-- start Records shown --
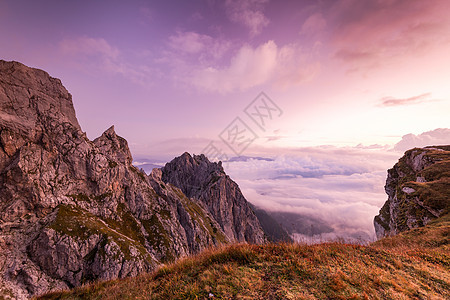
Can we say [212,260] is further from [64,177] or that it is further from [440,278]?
[64,177]

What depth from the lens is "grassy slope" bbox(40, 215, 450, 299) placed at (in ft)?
22.3

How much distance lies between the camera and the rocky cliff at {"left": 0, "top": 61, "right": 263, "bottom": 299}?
-- end Records shown --
• What is required
Reproduce every record above, requests included, scaling each number in the answers (the point coordinates and the depth values) by 0.55 and rounding it to the number of decimal places it originally had, with halves rounded up. Leave the pictures out of your answer.

• Worked answer
Can we say [212,260] is further from [64,177] or that it is further from [440,278]?
[35,97]

What depth from the lens is "grassy slope" bbox(40, 215, 450, 299) placed at (in ft)?
12.3

How much distance lies between the camera and the rocky cliff at {"left": 0, "top": 61, "right": 263, "bottom": 299}?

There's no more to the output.